The Problem with Traditional Search
When you’re indexing 10M+ documents, keyword-based search falls apart. Users don’t search the way documents are written. The semantic gap between query intent and document content is where traditional search engines fail.
Why Transformers Change Everything
Transformer-based embedding models map text into high-dimensional vector spaces where semantic similarity becomes geometric proximity.

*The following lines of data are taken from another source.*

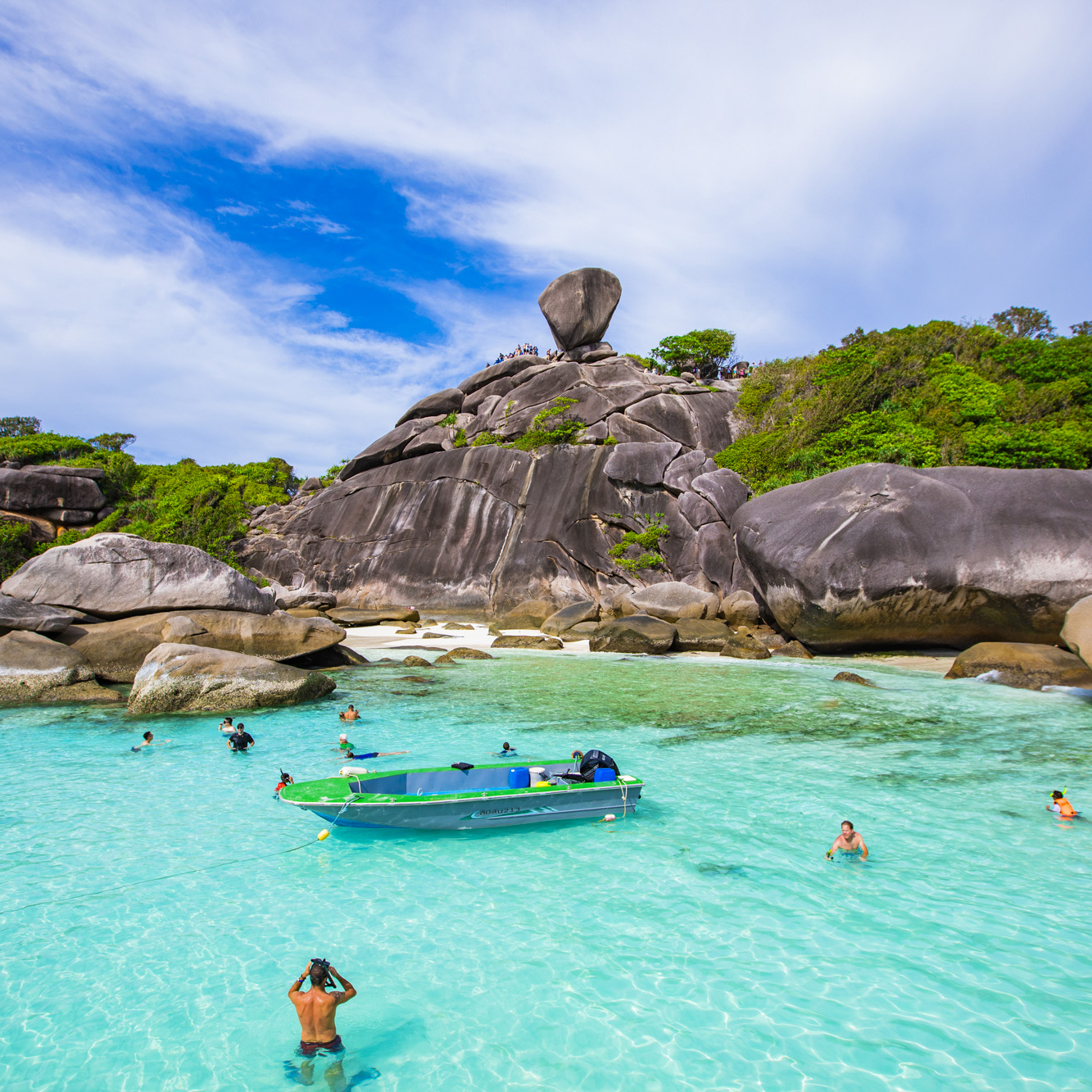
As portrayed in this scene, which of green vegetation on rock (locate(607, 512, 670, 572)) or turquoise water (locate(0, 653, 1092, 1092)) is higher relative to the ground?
green vegetation on rock (locate(607, 512, 670, 572))

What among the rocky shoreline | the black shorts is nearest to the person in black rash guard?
the rocky shoreline

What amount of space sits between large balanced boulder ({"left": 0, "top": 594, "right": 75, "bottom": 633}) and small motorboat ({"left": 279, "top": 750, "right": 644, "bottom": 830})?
33.0 feet

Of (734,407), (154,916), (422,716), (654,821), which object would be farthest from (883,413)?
(154,916)

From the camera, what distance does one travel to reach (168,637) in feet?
48.9

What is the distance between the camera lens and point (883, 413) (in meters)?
27.9

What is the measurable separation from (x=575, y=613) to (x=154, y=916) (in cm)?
2068

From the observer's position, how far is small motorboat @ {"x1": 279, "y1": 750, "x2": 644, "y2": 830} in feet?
23.1

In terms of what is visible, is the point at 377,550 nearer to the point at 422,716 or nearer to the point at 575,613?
the point at 575,613

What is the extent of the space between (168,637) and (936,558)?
61.7 feet

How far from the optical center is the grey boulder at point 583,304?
40969 millimetres

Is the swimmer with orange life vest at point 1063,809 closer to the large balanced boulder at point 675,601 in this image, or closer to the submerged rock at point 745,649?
the submerged rock at point 745,649

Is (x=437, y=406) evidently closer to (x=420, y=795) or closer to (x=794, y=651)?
(x=794, y=651)

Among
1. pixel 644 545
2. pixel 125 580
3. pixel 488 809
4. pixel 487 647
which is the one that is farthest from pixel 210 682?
pixel 644 545

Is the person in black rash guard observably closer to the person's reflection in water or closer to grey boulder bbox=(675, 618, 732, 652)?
the person's reflection in water
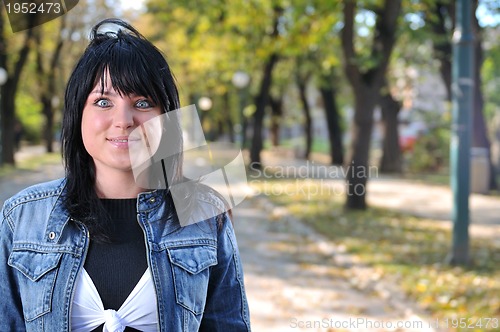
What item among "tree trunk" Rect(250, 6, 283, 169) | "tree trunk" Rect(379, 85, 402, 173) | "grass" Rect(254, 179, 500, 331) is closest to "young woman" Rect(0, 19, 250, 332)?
"grass" Rect(254, 179, 500, 331)

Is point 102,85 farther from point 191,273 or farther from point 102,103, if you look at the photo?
point 191,273

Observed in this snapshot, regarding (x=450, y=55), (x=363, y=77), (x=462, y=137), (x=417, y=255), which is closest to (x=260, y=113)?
(x=450, y=55)

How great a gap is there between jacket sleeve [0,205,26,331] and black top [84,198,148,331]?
0.74 ft

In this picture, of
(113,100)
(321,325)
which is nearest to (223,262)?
(113,100)

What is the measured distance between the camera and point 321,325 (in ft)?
19.8

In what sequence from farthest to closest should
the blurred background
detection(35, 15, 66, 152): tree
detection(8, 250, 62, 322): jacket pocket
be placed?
detection(35, 15, 66, 152): tree → the blurred background → detection(8, 250, 62, 322): jacket pocket

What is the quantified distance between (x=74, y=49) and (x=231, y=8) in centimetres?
1911

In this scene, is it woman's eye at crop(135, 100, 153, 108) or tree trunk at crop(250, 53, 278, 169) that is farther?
tree trunk at crop(250, 53, 278, 169)

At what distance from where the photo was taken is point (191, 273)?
6.24ft

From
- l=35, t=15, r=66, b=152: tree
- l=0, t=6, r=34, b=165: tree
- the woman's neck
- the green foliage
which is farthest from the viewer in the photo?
l=35, t=15, r=66, b=152: tree

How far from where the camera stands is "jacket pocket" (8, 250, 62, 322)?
1833 millimetres

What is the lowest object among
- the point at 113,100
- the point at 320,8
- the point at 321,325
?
the point at 321,325

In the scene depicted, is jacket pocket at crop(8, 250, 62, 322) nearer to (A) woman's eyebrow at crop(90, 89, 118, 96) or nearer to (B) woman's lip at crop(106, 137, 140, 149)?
(B) woman's lip at crop(106, 137, 140, 149)

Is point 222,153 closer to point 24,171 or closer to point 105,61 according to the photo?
point 105,61
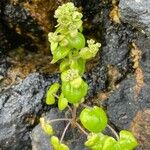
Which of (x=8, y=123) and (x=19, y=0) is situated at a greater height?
(x=19, y=0)

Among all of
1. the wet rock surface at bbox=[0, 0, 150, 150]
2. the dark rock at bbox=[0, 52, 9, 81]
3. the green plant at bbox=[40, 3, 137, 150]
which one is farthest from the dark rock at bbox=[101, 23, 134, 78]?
the dark rock at bbox=[0, 52, 9, 81]

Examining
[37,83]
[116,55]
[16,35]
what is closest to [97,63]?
[116,55]

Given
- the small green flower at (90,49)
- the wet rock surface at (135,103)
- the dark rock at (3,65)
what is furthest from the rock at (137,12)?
the dark rock at (3,65)

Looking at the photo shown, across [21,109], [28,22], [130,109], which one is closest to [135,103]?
[130,109]

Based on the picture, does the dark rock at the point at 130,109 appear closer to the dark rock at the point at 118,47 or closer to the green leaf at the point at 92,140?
the dark rock at the point at 118,47

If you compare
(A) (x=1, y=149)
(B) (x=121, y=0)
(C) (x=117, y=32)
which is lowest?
(A) (x=1, y=149)

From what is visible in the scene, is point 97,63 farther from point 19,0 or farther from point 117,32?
point 19,0
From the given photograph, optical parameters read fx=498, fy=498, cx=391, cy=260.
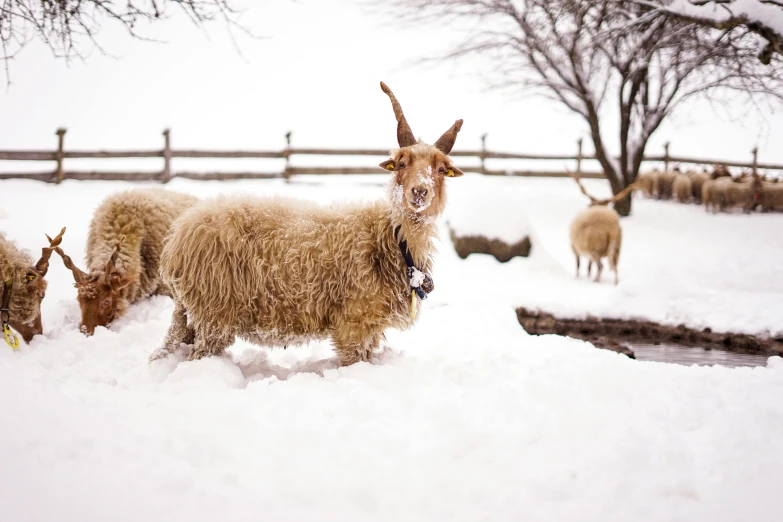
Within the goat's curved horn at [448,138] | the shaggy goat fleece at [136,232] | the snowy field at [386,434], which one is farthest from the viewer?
the shaggy goat fleece at [136,232]

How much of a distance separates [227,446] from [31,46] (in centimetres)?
431

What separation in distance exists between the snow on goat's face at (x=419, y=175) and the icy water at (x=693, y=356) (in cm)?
294

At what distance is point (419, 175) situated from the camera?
3164mm

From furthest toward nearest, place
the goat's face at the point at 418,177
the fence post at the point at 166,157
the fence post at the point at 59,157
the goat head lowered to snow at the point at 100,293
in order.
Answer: the fence post at the point at 166,157, the fence post at the point at 59,157, the goat head lowered to snow at the point at 100,293, the goat's face at the point at 418,177

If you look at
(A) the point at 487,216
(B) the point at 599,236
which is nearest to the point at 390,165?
(A) the point at 487,216

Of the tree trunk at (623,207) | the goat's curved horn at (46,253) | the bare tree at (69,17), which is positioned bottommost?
the goat's curved horn at (46,253)

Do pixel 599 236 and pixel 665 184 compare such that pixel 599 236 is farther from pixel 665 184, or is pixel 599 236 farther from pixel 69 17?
pixel 665 184

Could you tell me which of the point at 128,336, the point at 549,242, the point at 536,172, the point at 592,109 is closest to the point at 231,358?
the point at 128,336

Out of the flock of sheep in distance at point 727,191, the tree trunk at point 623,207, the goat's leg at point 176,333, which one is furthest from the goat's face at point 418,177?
the flock of sheep in distance at point 727,191

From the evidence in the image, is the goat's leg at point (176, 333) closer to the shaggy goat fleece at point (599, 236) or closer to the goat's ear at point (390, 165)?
the goat's ear at point (390, 165)

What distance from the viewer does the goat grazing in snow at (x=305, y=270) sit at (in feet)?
10.5

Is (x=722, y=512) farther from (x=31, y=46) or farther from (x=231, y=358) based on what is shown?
(x=31, y=46)

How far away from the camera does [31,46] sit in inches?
172

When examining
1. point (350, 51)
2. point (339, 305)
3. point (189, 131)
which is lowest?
point (339, 305)
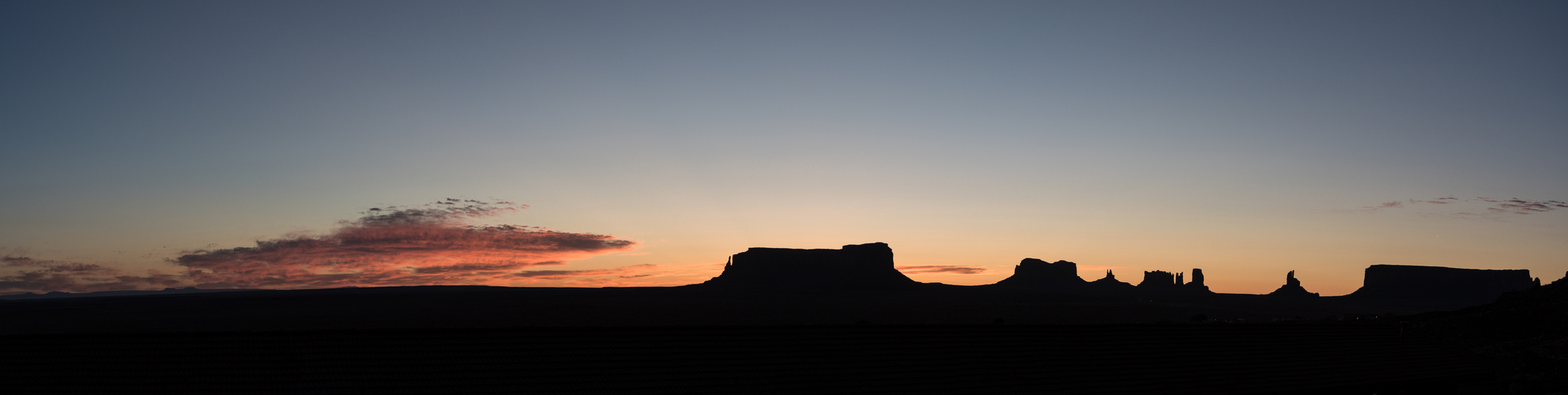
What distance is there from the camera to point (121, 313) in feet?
399

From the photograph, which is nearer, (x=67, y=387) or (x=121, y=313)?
(x=67, y=387)

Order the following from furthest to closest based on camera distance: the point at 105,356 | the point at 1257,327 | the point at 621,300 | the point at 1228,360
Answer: the point at 621,300, the point at 1257,327, the point at 1228,360, the point at 105,356

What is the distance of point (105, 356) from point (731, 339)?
44.2 ft

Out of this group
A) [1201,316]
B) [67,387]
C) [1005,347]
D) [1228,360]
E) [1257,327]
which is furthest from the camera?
[1201,316]

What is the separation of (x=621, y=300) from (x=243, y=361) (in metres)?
125

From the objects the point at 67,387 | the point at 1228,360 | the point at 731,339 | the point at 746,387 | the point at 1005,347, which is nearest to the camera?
the point at 67,387

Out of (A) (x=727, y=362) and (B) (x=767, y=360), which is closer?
(A) (x=727, y=362)

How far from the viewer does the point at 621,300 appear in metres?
141

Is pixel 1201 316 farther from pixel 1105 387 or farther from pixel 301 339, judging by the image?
pixel 301 339

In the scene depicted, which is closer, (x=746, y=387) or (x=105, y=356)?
(x=105, y=356)

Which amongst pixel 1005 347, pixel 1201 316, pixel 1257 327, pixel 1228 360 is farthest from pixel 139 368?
pixel 1201 316

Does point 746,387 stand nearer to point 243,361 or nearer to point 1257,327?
point 243,361

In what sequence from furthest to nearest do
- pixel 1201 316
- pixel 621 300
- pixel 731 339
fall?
pixel 621 300, pixel 1201 316, pixel 731 339

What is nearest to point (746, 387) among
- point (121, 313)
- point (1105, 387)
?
point (1105, 387)
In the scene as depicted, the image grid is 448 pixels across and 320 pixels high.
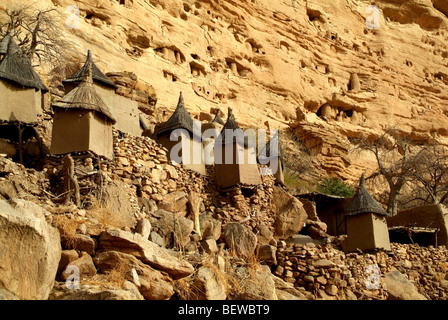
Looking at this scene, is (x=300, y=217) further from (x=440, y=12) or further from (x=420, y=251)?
(x=440, y=12)

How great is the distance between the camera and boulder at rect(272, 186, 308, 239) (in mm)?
13656

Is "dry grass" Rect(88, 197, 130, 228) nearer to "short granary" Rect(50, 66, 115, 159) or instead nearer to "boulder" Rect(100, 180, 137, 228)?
"boulder" Rect(100, 180, 137, 228)

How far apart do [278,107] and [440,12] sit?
20332mm

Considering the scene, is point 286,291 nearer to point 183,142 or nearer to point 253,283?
point 253,283

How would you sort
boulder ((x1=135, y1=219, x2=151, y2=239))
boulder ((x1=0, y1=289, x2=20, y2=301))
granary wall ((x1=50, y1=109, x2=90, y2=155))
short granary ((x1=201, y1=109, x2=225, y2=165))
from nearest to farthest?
boulder ((x1=0, y1=289, x2=20, y2=301))
boulder ((x1=135, y1=219, x2=151, y2=239))
granary wall ((x1=50, y1=109, x2=90, y2=155))
short granary ((x1=201, y1=109, x2=225, y2=165))

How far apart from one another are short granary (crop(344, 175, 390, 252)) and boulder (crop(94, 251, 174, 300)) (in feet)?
22.0

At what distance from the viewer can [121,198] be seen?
10070 millimetres

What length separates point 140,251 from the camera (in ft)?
25.1

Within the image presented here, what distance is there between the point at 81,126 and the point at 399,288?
795 centimetres

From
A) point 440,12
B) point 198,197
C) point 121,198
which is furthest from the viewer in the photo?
point 440,12

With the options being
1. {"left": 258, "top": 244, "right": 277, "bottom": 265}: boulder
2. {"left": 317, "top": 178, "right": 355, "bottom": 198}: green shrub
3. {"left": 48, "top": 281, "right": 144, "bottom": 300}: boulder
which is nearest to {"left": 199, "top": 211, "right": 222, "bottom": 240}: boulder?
{"left": 258, "top": 244, "right": 277, "bottom": 265}: boulder

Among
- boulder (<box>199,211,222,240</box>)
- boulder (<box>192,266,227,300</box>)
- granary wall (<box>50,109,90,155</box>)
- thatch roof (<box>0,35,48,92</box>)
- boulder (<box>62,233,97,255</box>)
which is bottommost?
boulder (<box>192,266,227,300</box>)

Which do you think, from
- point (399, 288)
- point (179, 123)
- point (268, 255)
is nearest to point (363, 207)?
point (399, 288)
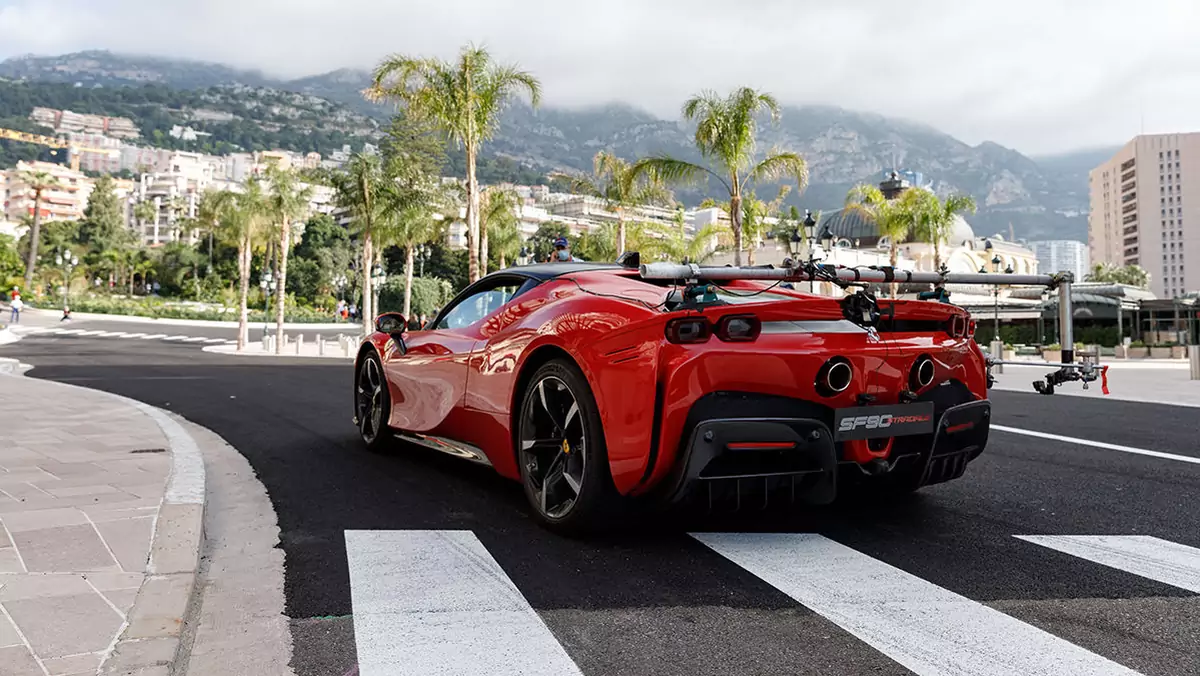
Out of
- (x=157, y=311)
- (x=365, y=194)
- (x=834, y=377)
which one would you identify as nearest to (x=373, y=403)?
(x=834, y=377)

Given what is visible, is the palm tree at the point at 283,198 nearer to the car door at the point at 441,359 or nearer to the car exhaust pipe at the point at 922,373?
the car door at the point at 441,359

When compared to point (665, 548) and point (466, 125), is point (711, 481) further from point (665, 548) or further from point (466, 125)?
point (466, 125)

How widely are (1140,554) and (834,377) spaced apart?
151 centimetres

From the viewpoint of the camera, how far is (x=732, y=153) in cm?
1991

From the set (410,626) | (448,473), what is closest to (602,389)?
(410,626)

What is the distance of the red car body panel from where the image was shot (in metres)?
3.33

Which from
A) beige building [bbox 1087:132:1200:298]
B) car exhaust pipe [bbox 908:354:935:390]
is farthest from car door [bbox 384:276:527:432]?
beige building [bbox 1087:132:1200:298]

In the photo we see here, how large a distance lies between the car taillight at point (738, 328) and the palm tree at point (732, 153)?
16.4 meters

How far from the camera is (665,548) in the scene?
3.69 m

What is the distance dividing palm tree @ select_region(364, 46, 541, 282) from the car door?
50.0 ft

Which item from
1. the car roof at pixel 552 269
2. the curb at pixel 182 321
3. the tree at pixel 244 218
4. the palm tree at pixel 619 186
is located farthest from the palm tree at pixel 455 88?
the curb at pixel 182 321

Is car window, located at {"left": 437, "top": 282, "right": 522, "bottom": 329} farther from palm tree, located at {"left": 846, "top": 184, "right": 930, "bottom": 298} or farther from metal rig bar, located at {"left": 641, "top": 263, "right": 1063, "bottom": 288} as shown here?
palm tree, located at {"left": 846, "top": 184, "right": 930, "bottom": 298}

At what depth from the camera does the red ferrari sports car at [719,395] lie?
3.32m

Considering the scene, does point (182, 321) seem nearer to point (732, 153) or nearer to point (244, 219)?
point (244, 219)
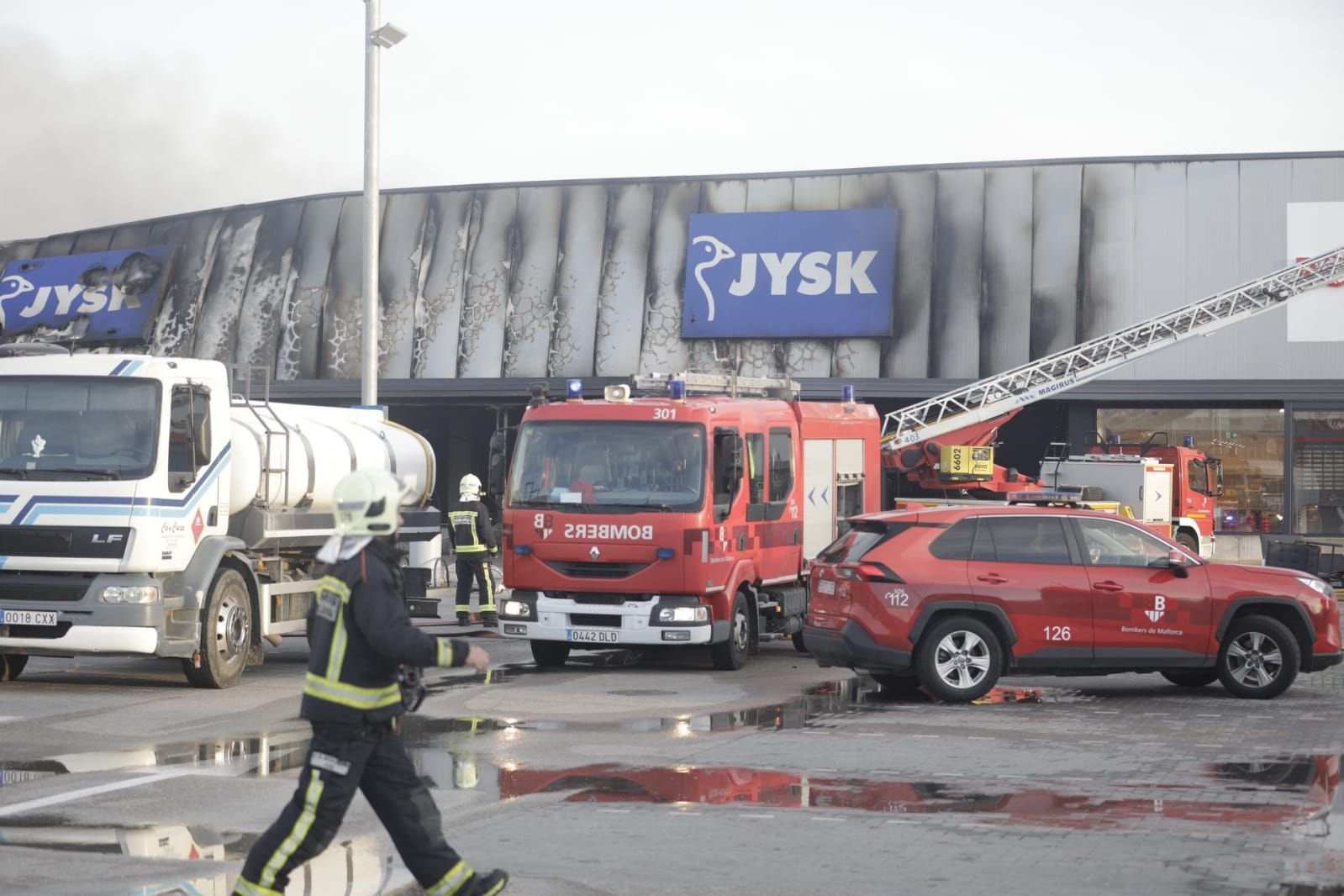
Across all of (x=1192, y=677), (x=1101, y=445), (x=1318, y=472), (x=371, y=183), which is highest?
(x=371, y=183)

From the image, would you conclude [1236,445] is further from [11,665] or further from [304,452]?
[11,665]

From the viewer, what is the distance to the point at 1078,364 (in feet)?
108

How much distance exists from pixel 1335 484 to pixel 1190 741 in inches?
1016

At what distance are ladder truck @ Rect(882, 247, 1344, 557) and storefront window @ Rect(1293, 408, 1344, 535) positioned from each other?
131 inches

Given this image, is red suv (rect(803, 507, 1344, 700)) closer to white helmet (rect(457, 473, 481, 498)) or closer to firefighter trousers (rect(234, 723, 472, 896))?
white helmet (rect(457, 473, 481, 498))

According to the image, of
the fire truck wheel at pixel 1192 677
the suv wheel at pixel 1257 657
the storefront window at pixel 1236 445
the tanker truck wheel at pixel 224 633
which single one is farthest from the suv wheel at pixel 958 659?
the storefront window at pixel 1236 445

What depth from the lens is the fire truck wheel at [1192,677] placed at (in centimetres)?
1484

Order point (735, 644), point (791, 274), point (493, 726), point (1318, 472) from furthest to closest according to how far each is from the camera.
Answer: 1. point (791, 274)
2. point (1318, 472)
3. point (735, 644)
4. point (493, 726)

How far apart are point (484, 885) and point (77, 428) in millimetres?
9146

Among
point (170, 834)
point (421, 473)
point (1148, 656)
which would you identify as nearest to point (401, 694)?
point (170, 834)

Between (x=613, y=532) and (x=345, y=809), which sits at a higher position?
(x=613, y=532)

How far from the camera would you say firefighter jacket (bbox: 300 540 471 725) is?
6.39 metres

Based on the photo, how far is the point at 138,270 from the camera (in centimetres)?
4041

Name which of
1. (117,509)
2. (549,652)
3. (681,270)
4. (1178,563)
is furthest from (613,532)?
(681,270)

Two sentences with completely different words but the same meaning end up near each other in this space.
from sentence_transformers import SentenceTransformer
model = SentenceTransformer('all-MiniLM-L6-v2')
embeddings = model.encode(documents, batch_size=256)
Architecture Overview
Our production pipeline has three stages:
- Ingestion — Documents are chunked, embedded, and indexed into a FAISS vector store
- Query Processing — User queries are expanded, embedded, and matched against the index
- Re-ranking — Top-k candidates are re-ranked using a cross-encoder for precision
The key insight: use a lightweight bi-encoder for initial retrieval (fast, O(1) lookup) and a heavyweight cross-encoder for re-ranking (accurate, but O(n) per candidate).
Achieving Sub-100ms Latency
Three optimizations got us under 100ms p99:
- HNSW indexing in FAISS with
efSearch=64— trades ~2% recall for 10x speed - Query caching with semantic deduplication — if a similar query was seen recently, serve cached results
- Model quantization — INT8 quantization of the embedding model reduced inference time by 3x with negligible quality loss
Lessons Learned
Building search is humbling. The gap between a demo that impresses and a system that serves millions of queries reliably is enormous. Start with evaluation metrics, not architecture diagrams.